→ Written task
Copy the entries from the start through the line containing "Premium Cotton T-Shirt#23", swapping "Women" for "Ladies" and keeping everything else the same. Leave the pictures out.

Collected data:
[Start of Attachment]

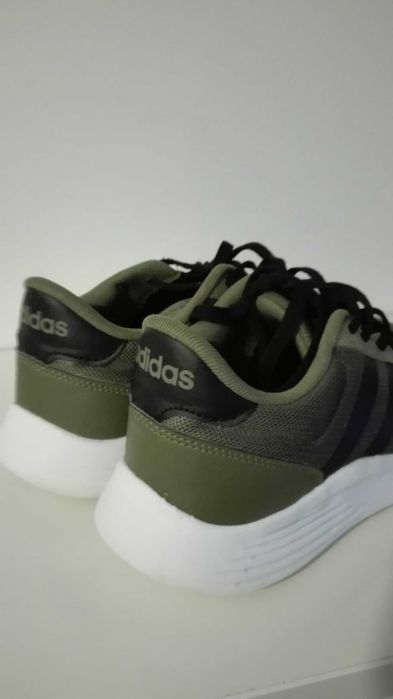 Buty Adidas rormiar 38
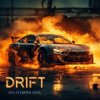 封面 ALSA & DeepHuseyin - Drift ALSA & DeepHuseyin - Drift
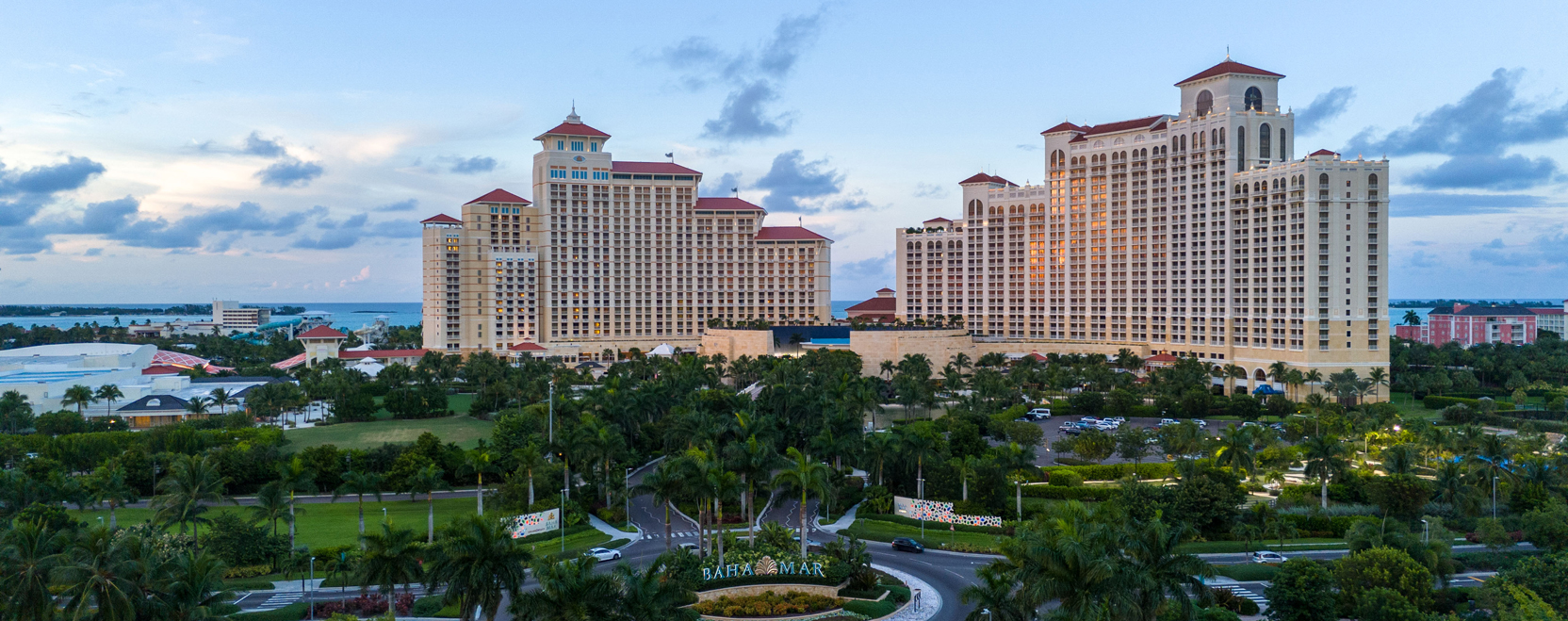Baha-Mar-Resort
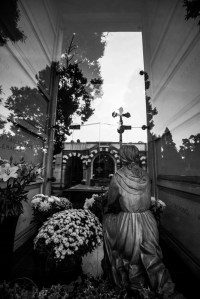 Venezia in inverno: workshop fotografico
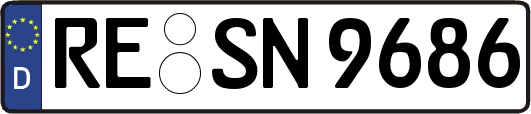 RE-SN9686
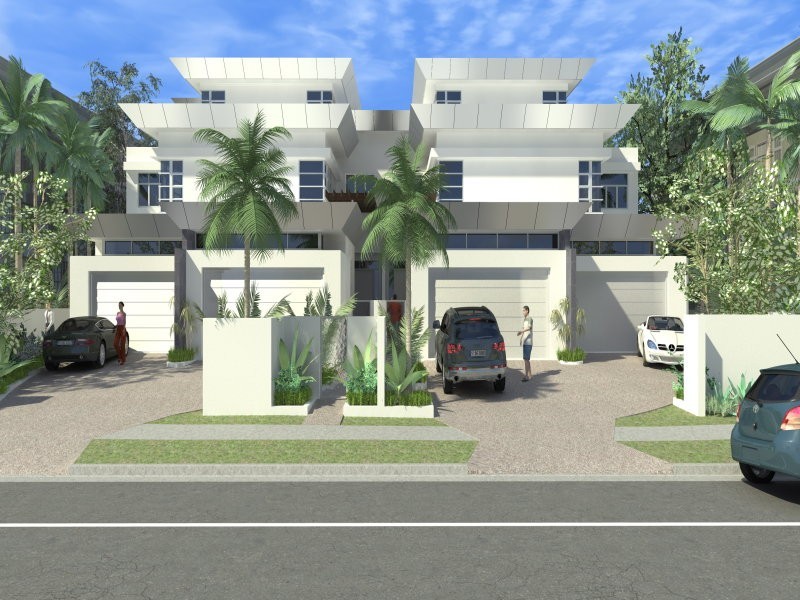 40 Margaroola Avenue, Biggera Waters QLD 4216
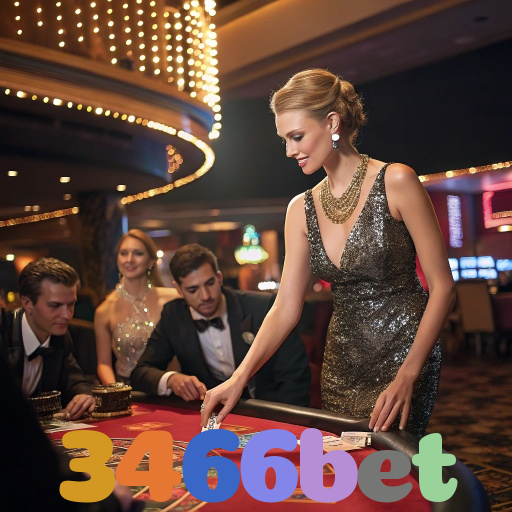  3466bet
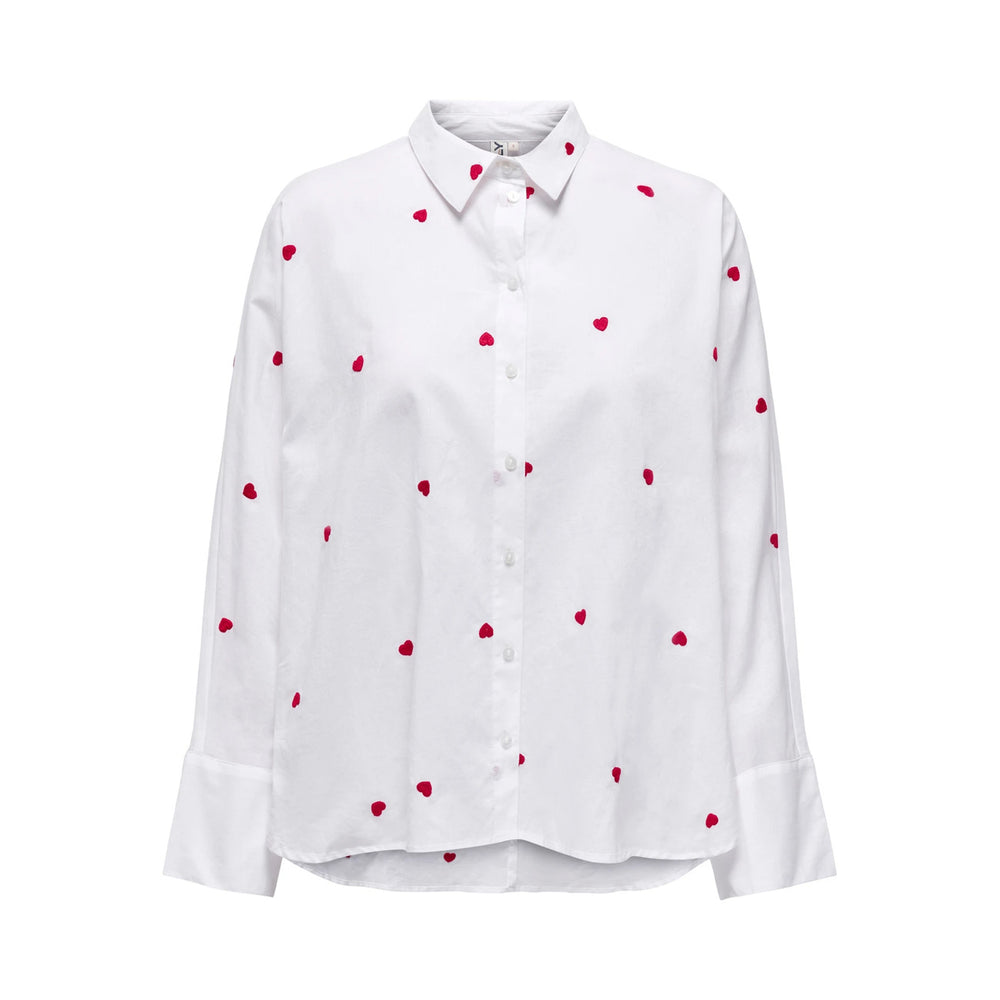 Only  Women Shirt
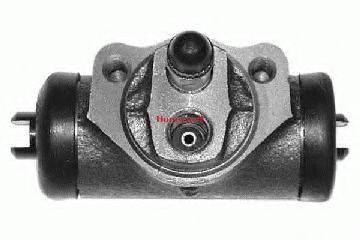 BENDIX 214098B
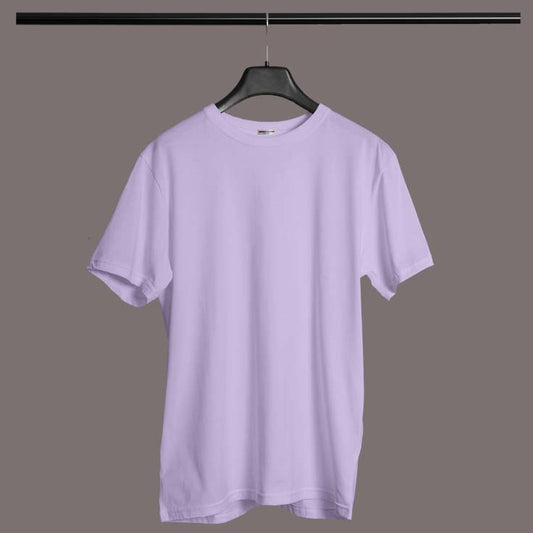 Premium Cotton T-Shirt#23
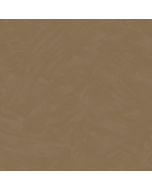 Tapeet Tadelakt Plain SO27016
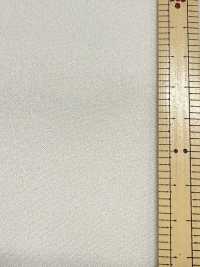 KKF3428-W Cetim Elástico Fosco De Largura Ampla[Têxtil / Tecido] Uni Textile(Komon Studio) Foto secundária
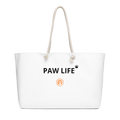Weekender Bag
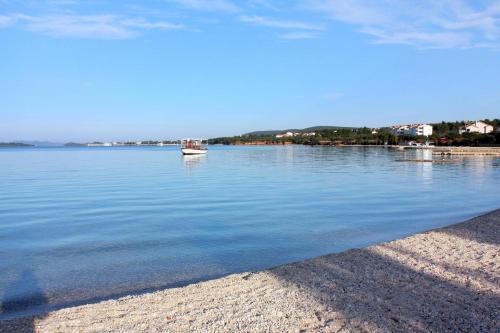Apartment Biograd Na Moru 11380b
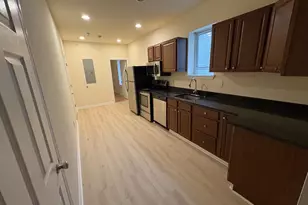 1706 W Diamond St, Philadelphia, PA 19121 - Photo 6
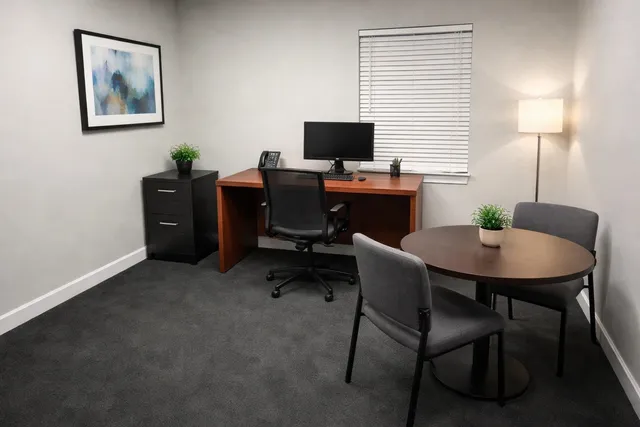 $450 | 1175 Vickery Lane, Unit 202, Memphis, TN 38016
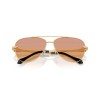 Versace VE 2283 (1002EL)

[End of Attachment]

→ The answer
 Buty Adidas rormiar 38
 封面 ALSA & DeepHuseyin - Drift ALSA & DeepHuseyin - Drift
Baha-Mar-Resort
 Venezia in inverno: workshop fotografico
 RE-SN9686
 40 Margaroola Avenue, Biggera Waters QLD 4216
  3466bet
 Only  Ladies Shirt
 BENDIX 214098B
 Premium Cotton T-Shirt#23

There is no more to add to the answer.